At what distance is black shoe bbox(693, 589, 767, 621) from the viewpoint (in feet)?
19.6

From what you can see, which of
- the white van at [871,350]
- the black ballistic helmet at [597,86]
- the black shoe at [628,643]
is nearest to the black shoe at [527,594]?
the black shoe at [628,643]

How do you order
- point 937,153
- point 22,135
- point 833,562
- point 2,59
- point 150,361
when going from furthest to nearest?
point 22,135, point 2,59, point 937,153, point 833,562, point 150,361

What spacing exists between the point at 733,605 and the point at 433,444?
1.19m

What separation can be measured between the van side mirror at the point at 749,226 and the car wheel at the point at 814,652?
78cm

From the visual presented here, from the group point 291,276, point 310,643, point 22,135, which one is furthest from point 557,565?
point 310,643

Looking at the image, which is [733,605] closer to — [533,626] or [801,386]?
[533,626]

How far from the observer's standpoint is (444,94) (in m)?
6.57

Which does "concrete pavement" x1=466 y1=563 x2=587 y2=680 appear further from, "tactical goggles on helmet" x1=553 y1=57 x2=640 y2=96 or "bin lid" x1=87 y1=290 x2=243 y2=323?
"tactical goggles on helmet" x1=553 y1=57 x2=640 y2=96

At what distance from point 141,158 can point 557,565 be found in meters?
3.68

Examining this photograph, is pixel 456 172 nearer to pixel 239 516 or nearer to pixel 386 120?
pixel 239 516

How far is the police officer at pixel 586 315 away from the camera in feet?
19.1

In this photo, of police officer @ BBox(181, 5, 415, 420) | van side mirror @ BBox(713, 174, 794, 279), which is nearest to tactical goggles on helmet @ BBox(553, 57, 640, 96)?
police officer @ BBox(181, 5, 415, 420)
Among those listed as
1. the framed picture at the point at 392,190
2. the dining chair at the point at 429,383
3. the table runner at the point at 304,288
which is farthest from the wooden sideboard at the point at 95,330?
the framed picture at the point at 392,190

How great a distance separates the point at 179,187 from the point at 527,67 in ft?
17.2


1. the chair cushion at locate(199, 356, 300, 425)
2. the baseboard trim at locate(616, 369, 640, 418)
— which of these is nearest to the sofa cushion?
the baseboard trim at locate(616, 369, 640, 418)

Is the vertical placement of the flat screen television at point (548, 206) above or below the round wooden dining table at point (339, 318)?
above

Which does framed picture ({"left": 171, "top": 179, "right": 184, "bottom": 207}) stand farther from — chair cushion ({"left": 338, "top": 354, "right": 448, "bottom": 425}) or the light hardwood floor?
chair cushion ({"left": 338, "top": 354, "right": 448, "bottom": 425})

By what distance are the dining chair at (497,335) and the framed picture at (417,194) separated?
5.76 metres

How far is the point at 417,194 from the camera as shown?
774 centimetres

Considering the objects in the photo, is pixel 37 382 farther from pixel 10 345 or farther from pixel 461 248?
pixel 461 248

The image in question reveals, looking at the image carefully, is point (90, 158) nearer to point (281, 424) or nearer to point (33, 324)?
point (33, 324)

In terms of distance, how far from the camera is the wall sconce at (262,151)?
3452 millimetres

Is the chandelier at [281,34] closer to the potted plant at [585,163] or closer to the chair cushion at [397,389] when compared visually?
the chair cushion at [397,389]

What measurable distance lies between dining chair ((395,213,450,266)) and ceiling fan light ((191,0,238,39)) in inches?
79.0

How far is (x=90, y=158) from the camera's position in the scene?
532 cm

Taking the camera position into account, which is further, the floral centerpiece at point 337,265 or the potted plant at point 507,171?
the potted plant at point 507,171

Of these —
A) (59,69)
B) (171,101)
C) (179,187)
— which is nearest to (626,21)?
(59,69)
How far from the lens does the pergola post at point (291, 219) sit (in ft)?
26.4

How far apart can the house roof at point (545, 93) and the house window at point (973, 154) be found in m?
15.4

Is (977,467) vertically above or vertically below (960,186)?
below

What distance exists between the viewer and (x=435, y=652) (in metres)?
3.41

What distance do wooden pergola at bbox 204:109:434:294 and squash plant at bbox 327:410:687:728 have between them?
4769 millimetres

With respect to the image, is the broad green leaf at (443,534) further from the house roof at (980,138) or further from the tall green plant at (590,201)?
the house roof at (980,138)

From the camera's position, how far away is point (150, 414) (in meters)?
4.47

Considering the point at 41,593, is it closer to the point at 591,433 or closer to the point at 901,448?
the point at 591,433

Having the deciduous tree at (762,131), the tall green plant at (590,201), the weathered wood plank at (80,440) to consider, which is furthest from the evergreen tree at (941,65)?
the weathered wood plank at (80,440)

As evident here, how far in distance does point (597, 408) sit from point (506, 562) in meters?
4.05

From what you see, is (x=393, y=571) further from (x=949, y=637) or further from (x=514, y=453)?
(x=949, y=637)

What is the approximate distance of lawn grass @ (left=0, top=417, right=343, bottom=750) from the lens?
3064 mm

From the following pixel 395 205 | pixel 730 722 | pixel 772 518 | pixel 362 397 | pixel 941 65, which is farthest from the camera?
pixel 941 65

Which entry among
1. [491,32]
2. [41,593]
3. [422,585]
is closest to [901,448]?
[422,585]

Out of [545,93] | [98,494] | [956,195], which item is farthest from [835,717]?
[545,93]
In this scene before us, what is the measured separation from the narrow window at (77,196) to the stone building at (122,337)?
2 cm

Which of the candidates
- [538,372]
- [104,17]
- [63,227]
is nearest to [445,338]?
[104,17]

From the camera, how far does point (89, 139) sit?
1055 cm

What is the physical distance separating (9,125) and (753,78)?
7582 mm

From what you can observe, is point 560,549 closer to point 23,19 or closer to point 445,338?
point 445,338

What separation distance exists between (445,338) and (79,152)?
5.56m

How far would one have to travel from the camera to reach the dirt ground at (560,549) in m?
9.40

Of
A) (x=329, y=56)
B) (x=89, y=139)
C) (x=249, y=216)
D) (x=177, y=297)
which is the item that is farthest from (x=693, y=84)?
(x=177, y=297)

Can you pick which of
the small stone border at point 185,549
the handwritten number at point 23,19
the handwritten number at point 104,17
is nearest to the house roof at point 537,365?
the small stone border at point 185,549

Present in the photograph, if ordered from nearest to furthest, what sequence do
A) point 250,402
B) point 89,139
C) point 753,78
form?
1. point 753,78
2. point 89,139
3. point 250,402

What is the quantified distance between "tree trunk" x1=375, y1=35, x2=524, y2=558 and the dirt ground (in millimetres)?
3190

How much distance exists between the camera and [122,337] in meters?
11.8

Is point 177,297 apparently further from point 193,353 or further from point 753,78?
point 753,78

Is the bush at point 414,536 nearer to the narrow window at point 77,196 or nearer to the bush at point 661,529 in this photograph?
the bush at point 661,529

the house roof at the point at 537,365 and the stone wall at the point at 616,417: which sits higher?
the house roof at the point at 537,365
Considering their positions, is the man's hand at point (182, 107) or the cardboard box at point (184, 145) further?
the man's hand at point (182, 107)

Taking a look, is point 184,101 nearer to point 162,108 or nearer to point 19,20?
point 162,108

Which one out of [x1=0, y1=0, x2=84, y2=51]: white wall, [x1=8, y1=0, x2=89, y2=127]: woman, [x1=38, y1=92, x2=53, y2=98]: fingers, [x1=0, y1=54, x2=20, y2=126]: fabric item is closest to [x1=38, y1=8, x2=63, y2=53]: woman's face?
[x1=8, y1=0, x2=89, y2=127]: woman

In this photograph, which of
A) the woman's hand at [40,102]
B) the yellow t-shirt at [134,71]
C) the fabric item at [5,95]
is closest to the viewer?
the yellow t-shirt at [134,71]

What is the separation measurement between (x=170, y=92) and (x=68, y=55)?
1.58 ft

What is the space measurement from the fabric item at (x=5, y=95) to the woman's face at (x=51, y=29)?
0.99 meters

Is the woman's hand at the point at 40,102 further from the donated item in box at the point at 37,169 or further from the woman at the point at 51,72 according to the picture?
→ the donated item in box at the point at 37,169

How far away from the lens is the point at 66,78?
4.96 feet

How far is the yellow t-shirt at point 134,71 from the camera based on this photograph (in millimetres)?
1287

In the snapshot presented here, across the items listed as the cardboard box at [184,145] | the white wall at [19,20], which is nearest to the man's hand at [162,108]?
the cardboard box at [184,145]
------------------------------------------------------------
■ Consignes et exigences ■
Reformulez en liste numérotée les lignes des enregistrements ci-dessus, en commençant par celle qui contient "What separation distance" et en terminant par celle qui contient "3. point 250,402". Ces deux lignes sont incluses et les lignes vides sont omises.

■ Résultat obtenu ■
1. What separation distance exists between (445,338) and (79,152)?
2. 5.56m
3. How far would one have to travel from the camera to reach the dirt ground at (560,549) in m?
4. 9.40
5. Of
6. A) (x=329, y=56)
7. B) (x=89, y=139)
8. C) (x=249, y=216)
9. D) (x=177, y=297)
10. which is the item that is farthest from (x=693, y=84)?
11. (x=177, y=297)
12. Can you pick which of
13. the small stone border at point 185,549
14. the handwritten number at point 23,19
15. the handwritten number at point 104,17
16. is nearest to the house roof at point 537,365?
17. the small stone border at point 185,549
18. Present in the photograph, if ordered from nearest to furthest, what sequence do
19. A) point 250,402
20. B) point 89,139
21. C) point 753,78
22. form?
23. 1. point 753,78
24. 2. point 89,139
25. 3. point 250,402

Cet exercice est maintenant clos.